**DIRECTIONS**
From the entries below, retype only the lines from the one with "くすりと健康フェア&市民公開講座" through the one with "確定申告は是非小柳津会計事務所にお任せください!", exactly as written.

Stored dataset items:
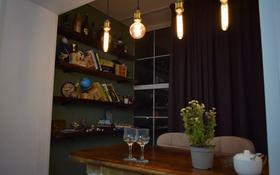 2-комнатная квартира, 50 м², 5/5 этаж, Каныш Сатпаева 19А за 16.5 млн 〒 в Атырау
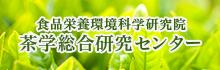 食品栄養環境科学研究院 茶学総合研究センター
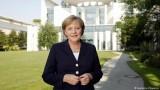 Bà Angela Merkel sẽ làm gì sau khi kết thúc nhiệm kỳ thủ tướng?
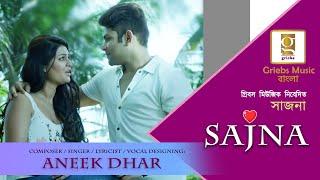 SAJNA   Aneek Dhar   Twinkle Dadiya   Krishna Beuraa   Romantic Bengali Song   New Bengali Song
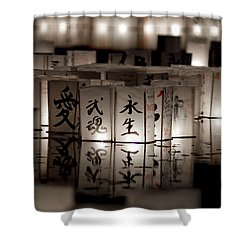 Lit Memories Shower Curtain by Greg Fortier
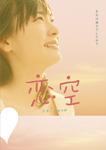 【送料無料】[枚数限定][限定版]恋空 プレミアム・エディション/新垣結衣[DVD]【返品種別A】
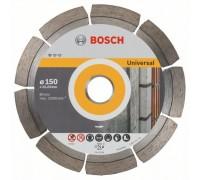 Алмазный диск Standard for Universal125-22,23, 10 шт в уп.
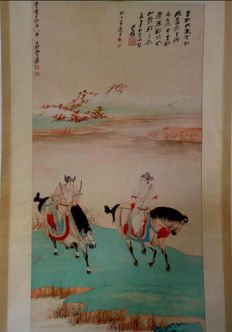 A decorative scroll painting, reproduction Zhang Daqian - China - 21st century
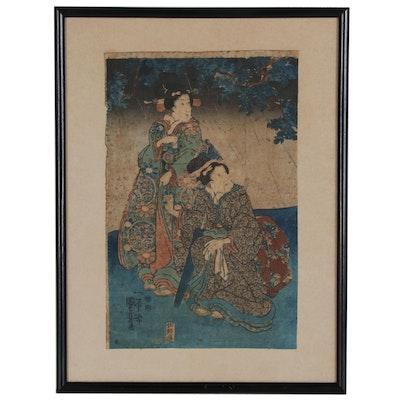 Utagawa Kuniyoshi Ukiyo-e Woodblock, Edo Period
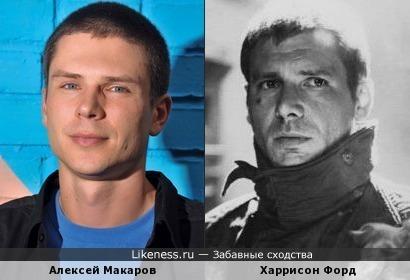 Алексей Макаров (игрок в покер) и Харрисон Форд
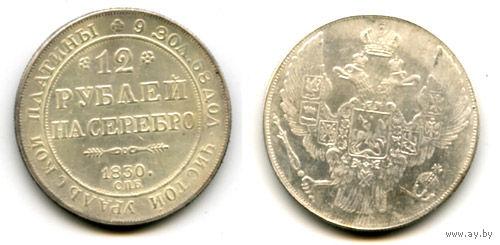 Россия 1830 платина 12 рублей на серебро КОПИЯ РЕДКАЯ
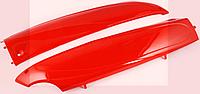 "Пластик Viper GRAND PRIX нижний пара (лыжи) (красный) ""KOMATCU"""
---
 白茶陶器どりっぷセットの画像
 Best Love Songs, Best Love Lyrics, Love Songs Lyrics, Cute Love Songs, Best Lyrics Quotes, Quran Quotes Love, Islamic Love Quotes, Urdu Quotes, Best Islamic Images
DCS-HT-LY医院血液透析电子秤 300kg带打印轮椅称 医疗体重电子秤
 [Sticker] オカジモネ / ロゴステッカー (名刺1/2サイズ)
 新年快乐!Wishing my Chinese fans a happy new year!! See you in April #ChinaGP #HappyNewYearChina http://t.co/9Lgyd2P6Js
==
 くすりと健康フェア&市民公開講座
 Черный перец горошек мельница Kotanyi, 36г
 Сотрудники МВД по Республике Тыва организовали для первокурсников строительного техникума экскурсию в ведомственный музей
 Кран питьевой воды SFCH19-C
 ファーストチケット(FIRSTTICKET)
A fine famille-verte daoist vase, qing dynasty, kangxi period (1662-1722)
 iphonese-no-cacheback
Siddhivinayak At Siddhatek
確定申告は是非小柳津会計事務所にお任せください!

**EXERCISE RESULT**
 くすりと健康フェア&市民公開講座
 Черный перец горошек мельница Kotanyi, 36г
 Сотрудники МВД по Республике Тыва организовали для первокурсников строительного техникума экскурсию в ведомственный музей
 Кран питьевой воды SFCH19-C
 ファーストチケット(FIRSTTICKET)
A fine famille-verte daoist vase, qing dynasty, kangxi period (1662-1722)
 iphonese-no-cacheback
Siddhivinayak At Siddhatek
確定申告は是非小柳津会計事務所にお任せください!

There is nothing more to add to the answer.